Todah, wado, efxaristo, danke, gracias, thank you, xie xie, salamat, grazie, mahalo, domo arigato, obrigado, spasiba, asante, cam on, medasi, gahm-sah-hahm-ni-da, dhanyavad…all ways to say the same thing among many more peoples and languages.

Usually these words call for an appropriate response. “You’re welcome” used to be the polite response in English. These days we hear an echoing “thank you” often, as if the “first giver” knows that the gift is being passed along in an endless series, popularized in the phrase “pay it forward,” in contrast to “pay it back.” The giver is not only glad to give; he or she finds reward in moving gifts along an endless sequence of giving.

Mrs. Veatch made that point to me in 1973, when she called our home in Iroquois, Illinois, from her home in Thawville and asked if she could come to visit.
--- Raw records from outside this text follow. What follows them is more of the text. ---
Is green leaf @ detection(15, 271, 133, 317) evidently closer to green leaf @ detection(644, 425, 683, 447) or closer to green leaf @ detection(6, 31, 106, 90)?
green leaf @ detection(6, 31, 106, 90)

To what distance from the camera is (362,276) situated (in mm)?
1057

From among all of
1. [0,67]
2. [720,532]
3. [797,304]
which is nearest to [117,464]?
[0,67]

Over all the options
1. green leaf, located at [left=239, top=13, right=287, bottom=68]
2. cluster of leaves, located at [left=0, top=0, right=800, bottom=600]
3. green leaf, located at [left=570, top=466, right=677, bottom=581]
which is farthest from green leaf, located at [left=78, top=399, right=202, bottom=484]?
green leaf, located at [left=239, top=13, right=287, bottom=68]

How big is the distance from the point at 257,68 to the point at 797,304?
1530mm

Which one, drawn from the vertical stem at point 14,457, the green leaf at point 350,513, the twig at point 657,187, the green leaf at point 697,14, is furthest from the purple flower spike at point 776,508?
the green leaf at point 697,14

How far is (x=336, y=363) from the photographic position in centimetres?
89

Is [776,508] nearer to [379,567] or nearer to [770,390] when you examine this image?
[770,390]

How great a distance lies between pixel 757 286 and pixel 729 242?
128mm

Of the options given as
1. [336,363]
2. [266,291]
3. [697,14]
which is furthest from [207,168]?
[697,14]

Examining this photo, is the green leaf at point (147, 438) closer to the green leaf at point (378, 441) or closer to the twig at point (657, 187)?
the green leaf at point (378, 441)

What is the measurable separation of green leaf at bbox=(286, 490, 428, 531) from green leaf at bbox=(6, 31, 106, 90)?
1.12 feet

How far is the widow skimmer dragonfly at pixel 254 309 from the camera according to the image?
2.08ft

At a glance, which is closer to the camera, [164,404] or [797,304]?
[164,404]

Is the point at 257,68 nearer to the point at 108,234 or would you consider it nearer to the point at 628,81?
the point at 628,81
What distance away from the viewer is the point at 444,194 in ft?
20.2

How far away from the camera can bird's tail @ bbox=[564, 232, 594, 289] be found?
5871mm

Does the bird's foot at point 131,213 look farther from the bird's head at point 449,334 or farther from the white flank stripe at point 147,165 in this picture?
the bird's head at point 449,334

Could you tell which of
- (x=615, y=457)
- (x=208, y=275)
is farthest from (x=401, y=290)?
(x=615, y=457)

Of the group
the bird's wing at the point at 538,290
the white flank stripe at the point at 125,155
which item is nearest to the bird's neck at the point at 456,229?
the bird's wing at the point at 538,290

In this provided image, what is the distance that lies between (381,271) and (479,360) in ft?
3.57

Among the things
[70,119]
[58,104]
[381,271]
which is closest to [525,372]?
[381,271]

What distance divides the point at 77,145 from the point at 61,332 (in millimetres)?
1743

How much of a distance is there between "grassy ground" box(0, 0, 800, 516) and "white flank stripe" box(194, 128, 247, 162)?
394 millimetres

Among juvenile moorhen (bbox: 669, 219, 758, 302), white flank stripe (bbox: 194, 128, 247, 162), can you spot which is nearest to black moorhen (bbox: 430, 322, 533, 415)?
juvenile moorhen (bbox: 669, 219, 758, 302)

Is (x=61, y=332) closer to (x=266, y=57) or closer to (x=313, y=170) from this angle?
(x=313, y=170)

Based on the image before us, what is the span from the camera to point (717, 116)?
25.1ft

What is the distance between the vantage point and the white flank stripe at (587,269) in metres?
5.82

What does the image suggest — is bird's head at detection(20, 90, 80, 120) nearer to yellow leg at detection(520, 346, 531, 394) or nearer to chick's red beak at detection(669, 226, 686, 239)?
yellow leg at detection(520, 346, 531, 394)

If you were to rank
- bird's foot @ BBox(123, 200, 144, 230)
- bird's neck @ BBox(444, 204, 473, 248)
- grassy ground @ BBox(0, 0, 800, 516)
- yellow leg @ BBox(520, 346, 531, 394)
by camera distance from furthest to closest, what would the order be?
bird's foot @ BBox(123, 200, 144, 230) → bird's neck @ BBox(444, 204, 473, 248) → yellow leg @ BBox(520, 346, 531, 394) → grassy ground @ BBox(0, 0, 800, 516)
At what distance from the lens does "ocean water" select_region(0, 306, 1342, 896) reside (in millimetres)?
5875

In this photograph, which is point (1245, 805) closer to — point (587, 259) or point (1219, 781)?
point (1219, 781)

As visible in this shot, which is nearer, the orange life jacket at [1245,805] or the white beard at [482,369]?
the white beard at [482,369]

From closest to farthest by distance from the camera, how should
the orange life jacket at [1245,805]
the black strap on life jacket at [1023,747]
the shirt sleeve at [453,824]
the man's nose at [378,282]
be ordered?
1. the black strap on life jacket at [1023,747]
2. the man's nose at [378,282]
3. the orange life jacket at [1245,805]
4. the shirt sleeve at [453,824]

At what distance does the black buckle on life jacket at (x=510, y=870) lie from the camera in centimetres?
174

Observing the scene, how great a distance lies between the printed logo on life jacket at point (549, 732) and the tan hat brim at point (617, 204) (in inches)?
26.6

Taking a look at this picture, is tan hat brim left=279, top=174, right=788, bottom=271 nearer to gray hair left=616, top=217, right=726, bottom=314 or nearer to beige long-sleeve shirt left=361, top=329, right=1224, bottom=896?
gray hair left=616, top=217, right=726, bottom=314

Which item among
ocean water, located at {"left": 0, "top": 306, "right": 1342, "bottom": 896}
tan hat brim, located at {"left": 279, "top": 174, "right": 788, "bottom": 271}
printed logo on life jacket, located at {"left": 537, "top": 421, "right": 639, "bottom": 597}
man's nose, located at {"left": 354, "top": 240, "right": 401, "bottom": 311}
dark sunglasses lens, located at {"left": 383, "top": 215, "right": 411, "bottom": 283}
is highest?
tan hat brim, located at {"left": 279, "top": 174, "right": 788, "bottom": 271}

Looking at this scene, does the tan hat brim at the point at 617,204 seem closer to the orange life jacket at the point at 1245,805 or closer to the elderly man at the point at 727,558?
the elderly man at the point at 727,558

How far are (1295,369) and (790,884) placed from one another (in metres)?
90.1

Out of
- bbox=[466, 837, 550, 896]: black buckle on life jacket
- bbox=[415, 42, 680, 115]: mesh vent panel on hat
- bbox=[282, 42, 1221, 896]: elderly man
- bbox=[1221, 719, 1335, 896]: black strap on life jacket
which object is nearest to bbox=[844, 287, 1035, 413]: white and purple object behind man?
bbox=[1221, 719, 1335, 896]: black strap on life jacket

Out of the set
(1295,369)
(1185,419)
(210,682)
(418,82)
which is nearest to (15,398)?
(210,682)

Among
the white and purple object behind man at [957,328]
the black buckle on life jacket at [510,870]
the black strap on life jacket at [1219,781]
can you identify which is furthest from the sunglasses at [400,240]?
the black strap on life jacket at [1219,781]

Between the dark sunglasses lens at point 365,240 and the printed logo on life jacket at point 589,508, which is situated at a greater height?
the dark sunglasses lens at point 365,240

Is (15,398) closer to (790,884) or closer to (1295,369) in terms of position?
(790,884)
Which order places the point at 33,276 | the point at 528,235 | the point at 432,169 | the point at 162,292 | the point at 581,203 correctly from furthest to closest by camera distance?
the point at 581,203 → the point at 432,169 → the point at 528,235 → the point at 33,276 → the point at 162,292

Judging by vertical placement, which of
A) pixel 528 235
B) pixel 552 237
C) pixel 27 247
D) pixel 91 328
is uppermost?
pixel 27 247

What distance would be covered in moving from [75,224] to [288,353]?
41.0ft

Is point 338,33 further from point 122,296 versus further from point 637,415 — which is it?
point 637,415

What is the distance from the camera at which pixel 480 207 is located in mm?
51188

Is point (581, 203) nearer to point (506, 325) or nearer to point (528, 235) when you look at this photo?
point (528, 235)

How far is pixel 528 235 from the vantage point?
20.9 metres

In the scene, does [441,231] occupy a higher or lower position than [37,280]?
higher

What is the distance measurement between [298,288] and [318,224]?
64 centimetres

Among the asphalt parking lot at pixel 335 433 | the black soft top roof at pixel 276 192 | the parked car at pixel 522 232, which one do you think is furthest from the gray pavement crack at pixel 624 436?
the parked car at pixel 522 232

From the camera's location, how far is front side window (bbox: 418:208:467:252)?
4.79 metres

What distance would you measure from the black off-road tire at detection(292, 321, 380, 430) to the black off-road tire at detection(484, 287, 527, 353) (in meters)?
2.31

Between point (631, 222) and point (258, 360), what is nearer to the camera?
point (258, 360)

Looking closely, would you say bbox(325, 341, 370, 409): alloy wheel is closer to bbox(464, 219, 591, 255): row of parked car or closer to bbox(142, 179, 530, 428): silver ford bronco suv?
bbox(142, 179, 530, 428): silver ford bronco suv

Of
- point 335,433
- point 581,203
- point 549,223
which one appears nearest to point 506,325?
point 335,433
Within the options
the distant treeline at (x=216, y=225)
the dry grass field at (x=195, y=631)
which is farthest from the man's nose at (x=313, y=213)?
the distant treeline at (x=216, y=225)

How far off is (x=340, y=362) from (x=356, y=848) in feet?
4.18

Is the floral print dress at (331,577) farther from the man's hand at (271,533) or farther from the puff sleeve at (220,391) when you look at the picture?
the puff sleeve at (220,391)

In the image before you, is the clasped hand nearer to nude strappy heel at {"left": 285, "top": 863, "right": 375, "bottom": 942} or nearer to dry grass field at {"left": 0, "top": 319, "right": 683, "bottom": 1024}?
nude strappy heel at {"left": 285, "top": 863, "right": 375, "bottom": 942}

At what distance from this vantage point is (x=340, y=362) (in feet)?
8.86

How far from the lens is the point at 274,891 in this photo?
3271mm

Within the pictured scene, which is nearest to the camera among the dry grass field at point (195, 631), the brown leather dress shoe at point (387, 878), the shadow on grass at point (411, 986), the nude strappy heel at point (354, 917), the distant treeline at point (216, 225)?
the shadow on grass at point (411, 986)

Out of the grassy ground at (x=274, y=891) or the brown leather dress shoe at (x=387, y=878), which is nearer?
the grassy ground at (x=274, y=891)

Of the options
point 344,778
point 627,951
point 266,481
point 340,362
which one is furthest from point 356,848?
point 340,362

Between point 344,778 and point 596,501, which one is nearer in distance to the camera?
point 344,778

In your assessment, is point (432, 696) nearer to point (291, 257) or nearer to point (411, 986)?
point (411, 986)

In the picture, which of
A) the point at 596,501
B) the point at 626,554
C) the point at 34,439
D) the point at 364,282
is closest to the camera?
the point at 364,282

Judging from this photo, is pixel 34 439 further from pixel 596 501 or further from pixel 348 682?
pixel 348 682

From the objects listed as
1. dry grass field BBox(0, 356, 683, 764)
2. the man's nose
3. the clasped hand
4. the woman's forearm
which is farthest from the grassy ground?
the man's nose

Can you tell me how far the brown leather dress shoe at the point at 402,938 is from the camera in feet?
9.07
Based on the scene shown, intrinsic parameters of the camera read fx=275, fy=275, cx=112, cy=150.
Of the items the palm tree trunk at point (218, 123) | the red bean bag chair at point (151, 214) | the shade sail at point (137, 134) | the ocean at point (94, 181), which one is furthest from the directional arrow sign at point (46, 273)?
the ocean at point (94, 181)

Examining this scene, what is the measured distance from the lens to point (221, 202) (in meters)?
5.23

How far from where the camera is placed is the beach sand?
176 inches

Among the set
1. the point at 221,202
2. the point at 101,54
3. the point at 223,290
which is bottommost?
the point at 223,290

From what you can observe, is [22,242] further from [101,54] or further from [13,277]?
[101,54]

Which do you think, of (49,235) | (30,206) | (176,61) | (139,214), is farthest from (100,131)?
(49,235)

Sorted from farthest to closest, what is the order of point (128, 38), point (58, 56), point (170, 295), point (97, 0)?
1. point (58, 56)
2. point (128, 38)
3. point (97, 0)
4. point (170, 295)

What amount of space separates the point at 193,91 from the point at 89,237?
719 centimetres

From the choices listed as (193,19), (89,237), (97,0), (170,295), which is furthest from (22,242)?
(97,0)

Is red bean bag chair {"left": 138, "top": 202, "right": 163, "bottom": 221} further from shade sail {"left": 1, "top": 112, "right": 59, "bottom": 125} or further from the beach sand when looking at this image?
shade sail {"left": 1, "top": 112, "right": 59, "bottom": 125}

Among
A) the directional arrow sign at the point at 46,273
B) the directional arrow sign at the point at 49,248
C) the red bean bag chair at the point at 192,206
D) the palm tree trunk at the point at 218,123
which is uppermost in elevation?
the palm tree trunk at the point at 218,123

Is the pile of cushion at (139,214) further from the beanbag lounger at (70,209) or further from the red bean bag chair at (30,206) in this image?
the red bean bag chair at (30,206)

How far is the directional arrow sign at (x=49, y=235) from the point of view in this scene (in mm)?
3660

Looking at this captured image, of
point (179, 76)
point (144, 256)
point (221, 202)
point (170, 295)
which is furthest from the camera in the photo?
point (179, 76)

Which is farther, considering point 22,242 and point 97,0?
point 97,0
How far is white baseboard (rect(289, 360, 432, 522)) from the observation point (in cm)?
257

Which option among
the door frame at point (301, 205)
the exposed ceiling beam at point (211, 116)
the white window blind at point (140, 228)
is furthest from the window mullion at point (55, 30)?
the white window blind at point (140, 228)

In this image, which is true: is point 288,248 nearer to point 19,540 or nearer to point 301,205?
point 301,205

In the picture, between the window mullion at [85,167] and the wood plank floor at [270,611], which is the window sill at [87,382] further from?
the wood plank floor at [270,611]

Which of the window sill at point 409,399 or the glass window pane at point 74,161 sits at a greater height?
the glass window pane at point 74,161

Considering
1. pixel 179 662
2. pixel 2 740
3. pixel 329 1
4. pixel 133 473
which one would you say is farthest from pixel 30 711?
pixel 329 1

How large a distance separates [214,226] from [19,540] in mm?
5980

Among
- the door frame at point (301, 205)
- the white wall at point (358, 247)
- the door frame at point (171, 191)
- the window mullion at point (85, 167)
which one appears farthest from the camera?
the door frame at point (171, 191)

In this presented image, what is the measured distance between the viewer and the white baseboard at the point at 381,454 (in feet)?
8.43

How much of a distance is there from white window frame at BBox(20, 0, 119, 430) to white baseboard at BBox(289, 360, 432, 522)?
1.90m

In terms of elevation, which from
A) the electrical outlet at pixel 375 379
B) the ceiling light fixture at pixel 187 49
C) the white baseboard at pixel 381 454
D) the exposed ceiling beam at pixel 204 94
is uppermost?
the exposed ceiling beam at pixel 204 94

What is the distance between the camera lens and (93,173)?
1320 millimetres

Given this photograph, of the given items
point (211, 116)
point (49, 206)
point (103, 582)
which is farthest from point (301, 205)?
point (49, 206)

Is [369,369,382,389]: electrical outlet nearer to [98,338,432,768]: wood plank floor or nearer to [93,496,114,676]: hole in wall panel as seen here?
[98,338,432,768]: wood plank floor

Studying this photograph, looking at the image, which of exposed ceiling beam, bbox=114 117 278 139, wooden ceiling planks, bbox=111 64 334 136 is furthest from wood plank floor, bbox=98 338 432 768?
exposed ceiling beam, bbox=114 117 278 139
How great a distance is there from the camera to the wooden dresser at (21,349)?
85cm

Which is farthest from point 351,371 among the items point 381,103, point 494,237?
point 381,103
She had been my high school Latin teacher, but she instilled much more than Latin in all of her students. Latin was her base for sharing the love of learning and people. Her home was a library that became the start of a library for the village of Thawville and a resource for all of the area. She knew that my wife had just given birth to our second child, and with part-time work and graduate school almost finished we didn’t have much. She came bearing gifts.

“Don’t even think about repaying me,” she said. “I’ve already had my reward from seeing your accomplishments as my student. Just pass it on.” That was her consistent attitude, even as she faced the death of three sons in those years, and even as she faced her own illness and death. I have remembered her example as our opportunities to share with others became greater as the years have passed.

“Bitte” is a frequent response in German, “I beg” in English, which seems an odd idiom until we realize that the obligation to give is felt acutely in one who knows how much is owed to the others who have made giving possible.